> _Requirement_
Leaving the pictures aside, return all of the data below exactly.

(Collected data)
>>
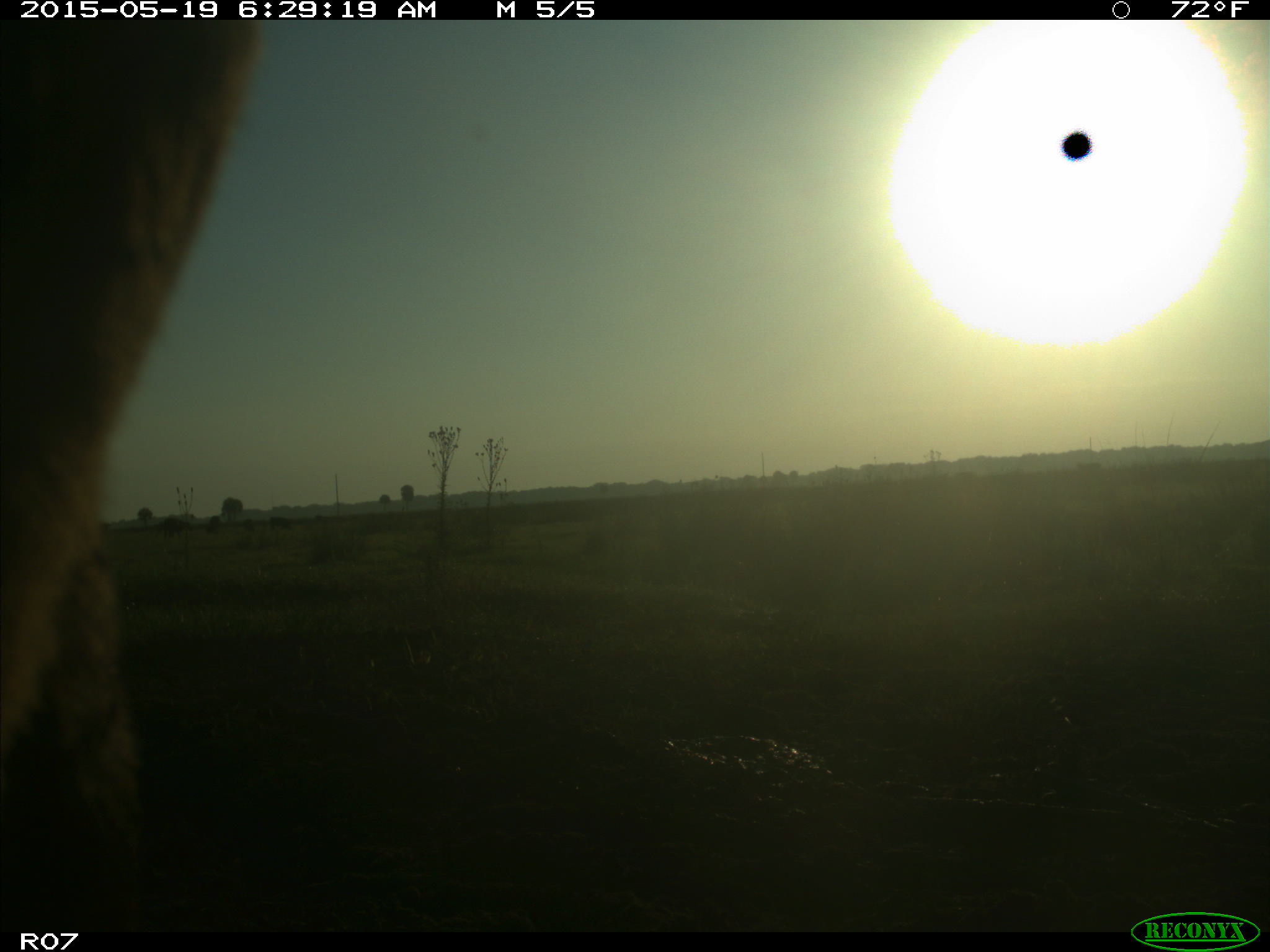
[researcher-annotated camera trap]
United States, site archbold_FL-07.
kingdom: Animalia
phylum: Chordata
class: Mammalia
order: Artiodactyla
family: Bovidae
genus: Bos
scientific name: Bos taurus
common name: domestic cow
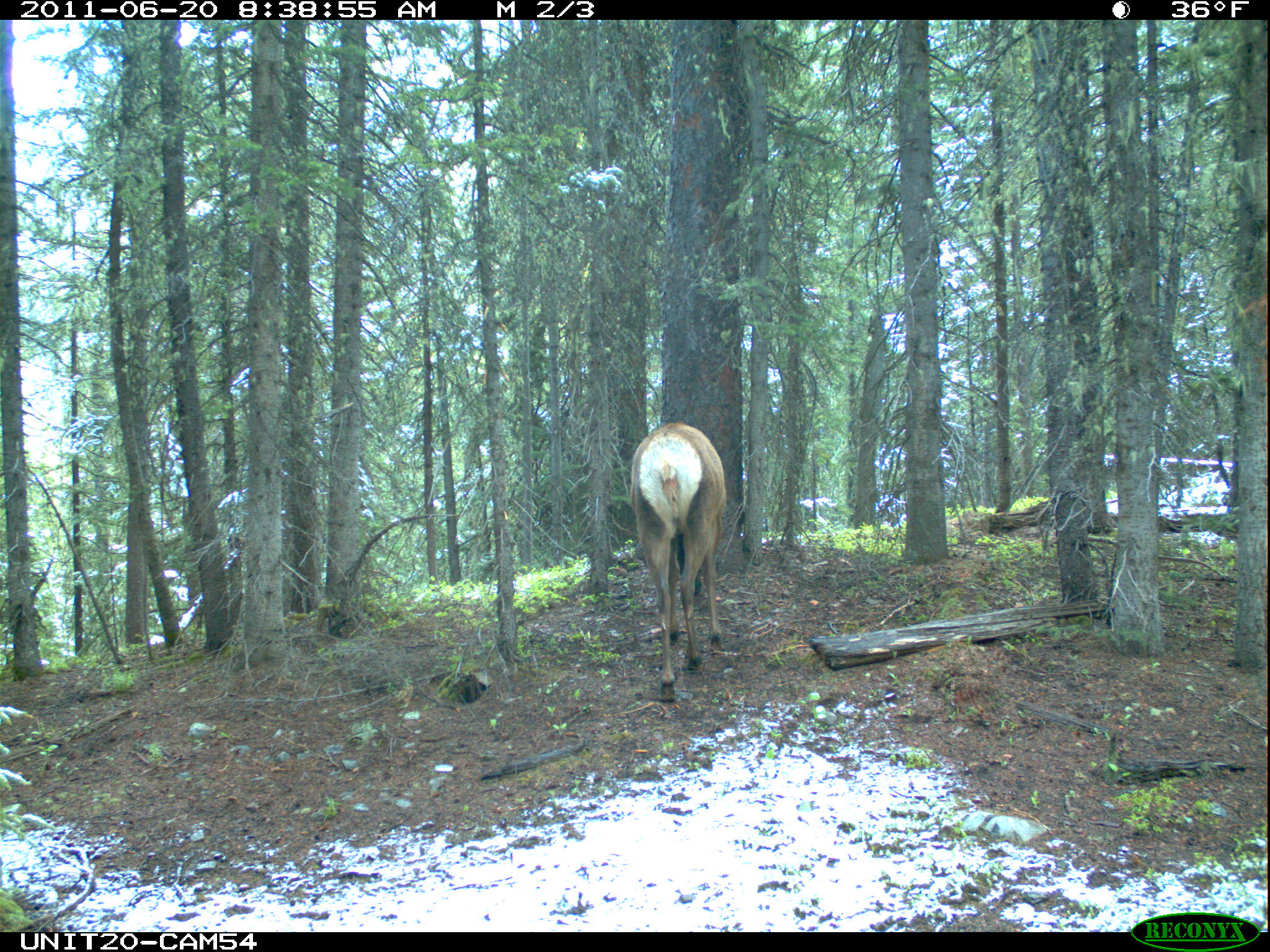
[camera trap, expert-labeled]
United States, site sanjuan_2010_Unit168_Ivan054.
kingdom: Animalia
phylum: Chordata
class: Mammalia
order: Artiodactyla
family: Cervidae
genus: Cervus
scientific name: Cervus elaphus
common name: red deer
<<
> _Written response_
[researcher-annotated camera trap]
United States, site archbold_FL-07.
kingdom: Animalia
phylum: Chordata
class: Mammalia
order: Artiodactyla
family: Bovidae
genus: Bos
scientific name: Bos taurus
common name: domestic cow
[camera trap, expert-labeled]
United States, site sanjuan_2010_Unit168_Ivan054.
kingdom: Animalia
phylum: Chordata
class: Mammalia
order: Artiodactyla
family: Cervidae
genus: Cervus
scientific name: Cervus elaphus
common name: red deer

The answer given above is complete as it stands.